Which variable is minimized by scipy.optimize.minimize/How does it work?

Question

From scipy tutorial I don't really get how optimize.minimize works. I want to minimize c3 in following set of equations:

0 = cos(b1)+ cos(b2)- 0.0166
0 = sin(b1)+ sin(b2)+ 0.3077*c3 - 0.6278
0 = cos(b1)- cos(b2)+ 5.4155*c3 - 4.3547

in intervals:

c3[0,1]
b1,b2[0,2*pi]

Here is my code:

def fun(x):
    return 4.9992-5.7233*x[0]-2*np.cos(x[2])-np.sin(x[2])-np.sin(x[1])
bnds = ((0,1),(0,2*np.pi),(0,2*np.pi))
i =  optimize.minimize(fun, (0.05,np.pi*0.5,np.pi), method='SLSQP', bounds=bnds)

The Output is

  status: 0
 success: True
    njev: 6
    nfev: 30
     fun: -3.9601679766628886
       x: array([ 1.        ,  1.57079633,  0.46367497])
 message: 'Optimization terminated successfully.'
     jac: array([ -5.72330004e+00,   0.00000000e+00,   6.11841679e-05,
         0.00000000e+00])
     nit: 6

The result is the same in L-BFGS-B My understanding is that here c3 has become 1 which is still ok, but I wanted it to be lower. If I apply fsolve on the function it finds a root for c3=0.46. btw why do I have to write x[0],x[1] and x[2] instead of c3,b1,b2 in the code? Is there a more clever way using constrains eg?

Answer 1

You have three transcendent equations for the 3 variables b1 , b2 and c3 . What you need to do is to solve this 3 equations for your variables. As the equations are transcendent, it's possible that there is no solution, one solution or many solutions. Solving them with Mathematica gives:

In[30]:= eq1 = 0 == Cos[b1] + Cos[b2] - 0.0166;
eq2 = 0 == Sin[b1] + Sin[b2] + 0.3077*c3 - 0.6278;
eq3 = 0 == Cos[b1] - Cos[b2] + 5.4155*c3 - 4.3547;

In[42]:= Reduce[{eq1, eq2, eq3, b1 >= 0, b1 <= 2*Pi, b2 >= 0, 
  b2 <= 2*Pi, c3 >= 0, c3 <= 1}, {b1, b2, c3}]

During evaluation of In[42]:= Reduce::ratnz: Reduce was unable to solve the system with inexact coefficients. The answer was obtained by solving a corresponding exact system and numericizing the result. >>

Out[42]= b1 == 0.214076 && b2 == 2.85985 && c3 == 0.446303

So there is in fact only one solution. Now you could also use root to find this solution of your system of equations numerically:

import scipy as sp
import scipy.optimize

def f(x):
    b1, b2, c3 = x
    e1 = sp.cos(b1) + sp.cos(b2) - 0.0166
    e2 = sp.sin(b1) + sp.sin(b2) + 0.3077*c3 - 0.6278
    e3 = sp.cos(b1) - sp.cos(b2) + 5.4155*c3 - 4.3547
    return e1, e2, e3

res = sp.optimize.root(f, [0.5, 1.0, 1.0])
print('b1 = {}, b2 = {}, c3 = {}'.format(*res.x))

gives:

b1 = 0.214076256767, b2 = 2.85985240432, c3 = 0.446302998585

What you did with minimize is to minimize the sum of the three equations which is not equivalent to "minimize c3 in (the) set of equations".
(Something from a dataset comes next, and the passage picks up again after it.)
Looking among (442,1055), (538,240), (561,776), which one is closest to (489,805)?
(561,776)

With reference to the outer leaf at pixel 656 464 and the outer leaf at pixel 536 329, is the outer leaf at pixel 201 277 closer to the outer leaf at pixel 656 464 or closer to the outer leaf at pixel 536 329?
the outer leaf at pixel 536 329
minimize is not made for what you want. 'Minimize' does something like minimize find the x that minimizes f(x) = x**2 . The answer would obviously be 'x=0'.

You have to write 'x[0]' because of the interface of 'minimize'. the function simply expects that you give the parameters you want to minimize in vector form.